[Records taken from a collection]
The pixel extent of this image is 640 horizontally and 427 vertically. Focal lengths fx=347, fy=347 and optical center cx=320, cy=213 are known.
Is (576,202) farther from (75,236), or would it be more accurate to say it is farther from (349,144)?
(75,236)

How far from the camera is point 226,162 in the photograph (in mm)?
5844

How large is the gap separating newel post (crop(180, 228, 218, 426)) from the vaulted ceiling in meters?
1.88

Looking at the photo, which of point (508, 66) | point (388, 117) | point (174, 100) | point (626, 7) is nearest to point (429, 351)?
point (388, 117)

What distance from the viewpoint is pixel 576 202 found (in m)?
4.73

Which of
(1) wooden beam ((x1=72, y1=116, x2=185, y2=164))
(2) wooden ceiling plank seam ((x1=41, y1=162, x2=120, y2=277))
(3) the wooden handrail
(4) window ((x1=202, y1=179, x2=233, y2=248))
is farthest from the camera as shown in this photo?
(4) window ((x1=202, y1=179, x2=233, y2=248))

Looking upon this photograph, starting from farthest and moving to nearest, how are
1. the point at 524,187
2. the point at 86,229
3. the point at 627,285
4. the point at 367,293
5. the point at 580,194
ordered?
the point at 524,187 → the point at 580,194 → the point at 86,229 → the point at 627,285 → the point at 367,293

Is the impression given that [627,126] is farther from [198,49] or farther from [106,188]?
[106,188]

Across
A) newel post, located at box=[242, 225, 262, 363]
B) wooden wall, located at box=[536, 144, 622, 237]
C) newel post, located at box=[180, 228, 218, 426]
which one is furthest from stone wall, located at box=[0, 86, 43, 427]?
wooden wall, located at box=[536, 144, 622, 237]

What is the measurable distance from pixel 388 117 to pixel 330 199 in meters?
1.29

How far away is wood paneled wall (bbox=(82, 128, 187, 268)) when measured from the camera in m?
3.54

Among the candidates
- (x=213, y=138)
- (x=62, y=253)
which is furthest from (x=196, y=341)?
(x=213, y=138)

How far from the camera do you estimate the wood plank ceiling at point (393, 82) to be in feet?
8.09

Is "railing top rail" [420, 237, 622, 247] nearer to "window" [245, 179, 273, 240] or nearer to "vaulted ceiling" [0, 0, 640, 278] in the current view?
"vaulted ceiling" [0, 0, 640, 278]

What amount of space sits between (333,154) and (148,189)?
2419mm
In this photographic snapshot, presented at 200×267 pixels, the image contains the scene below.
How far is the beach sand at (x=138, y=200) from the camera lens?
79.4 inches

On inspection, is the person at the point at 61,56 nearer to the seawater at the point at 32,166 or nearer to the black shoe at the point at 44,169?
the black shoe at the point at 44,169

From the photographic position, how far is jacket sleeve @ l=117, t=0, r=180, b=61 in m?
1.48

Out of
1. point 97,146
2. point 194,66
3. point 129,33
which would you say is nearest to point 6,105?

== TASK GOAL ==
Please write out the part of the records that opens with their first line and closes with the line containing "the point at 524,187 →", both ends included, reproducing each line exactly.

== RESULT FOR THIS TASK ==
The pixel extent of this image is 640 horizontally and 427 vertically. Focal lengths fx=347, fy=347 and optical center cx=320, cy=213 are known.
Is (576,202) farther from (75,236), or would it be more accurate to say it is farther from (349,144)?
(75,236)

How far from the camera is point 226,162 in the photograph (in mm)?
5844

How large is the gap separating newel post (crop(180, 228, 218, 426)) from the vaulted ceiling in meters?
1.88

Looking at the photo, which of point (508, 66) | point (388, 117) | point (174, 100) | point (626, 7) is nearest to point (429, 351)?
point (388, 117)

What distance from the viewpoint is pixel 576 202 found (in m)?
4.73

Which of
(1) wooden beam ((x1=72, y1=116, x2=185, y2=164))
(2) wooden ceiling plank seam ((x1=41, y1=162, x2=120, y2=277))
(3) the wooden handrail
(4) window ((x1=202, y1=179, x2=233, y2=248))
is farthest from the camera as shown in this photo?
(4) window ((x1=202, y1=179, x2=233, y2=248))

Looking upon this photograph, starting from farthest and moving to nearest, how are
1. the point at 524,187
2. the point at 86,229
3. the point at 627,285
4. the point at 367,293
5. the point at 580,194
ordered?
the point at 524,187 → the point at 580,194 → the point at 86,229 → the point at 627,285 → the point at 367,293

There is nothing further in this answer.